> **EXERCISE**
Range to output from the entries below: the line containing "ELE现代版B1(第2版) pdf epub mobi txt下载" through the line containing "KRaLiMaRKo – 17.3 GB". Set it down exactly, ends included, nothing else.

> **INPUT RECORDS**

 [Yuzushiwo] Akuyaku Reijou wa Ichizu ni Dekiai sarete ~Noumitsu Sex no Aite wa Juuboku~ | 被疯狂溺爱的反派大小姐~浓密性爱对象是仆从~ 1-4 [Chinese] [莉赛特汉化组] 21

* * *

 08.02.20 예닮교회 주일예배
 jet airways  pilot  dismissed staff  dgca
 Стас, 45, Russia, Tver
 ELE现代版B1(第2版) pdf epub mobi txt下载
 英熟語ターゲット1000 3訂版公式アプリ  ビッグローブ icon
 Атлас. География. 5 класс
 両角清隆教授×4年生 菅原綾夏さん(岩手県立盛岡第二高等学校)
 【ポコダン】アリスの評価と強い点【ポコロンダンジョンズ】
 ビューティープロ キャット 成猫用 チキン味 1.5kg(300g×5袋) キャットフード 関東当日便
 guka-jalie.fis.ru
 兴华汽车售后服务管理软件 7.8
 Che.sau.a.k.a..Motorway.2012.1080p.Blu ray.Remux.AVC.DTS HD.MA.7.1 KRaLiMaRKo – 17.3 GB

> **RESULT OF THE TASK**
 ELE现代版B1(第2版) pdf epub mobi txt下载
 英熟語ターゲット1000 3訂版公式アプリ  ビッグローブ icon
 Атлас. География. 5 класс
 両角清隆教授×4年生 菅原綾夏さん(岩手県立盛岡第二高等学校)
 【ポコダン】アリスの評価と強い点【ポコロンダンジョンズ】
 ビューティープロ キャット 成猫用 チキン味 1.5kg(300g×5袋) キャットフード 関東当日便
 guka-jalie.fis.ru
 兴华汽车售后服务管理软件 7.8
 Che.sau.a.k.a..Motorway.2012.1080p.Blu ray.Remux.AVC.DTS HD.MA.7.1 KRaLiMaRKo – 17.3 GB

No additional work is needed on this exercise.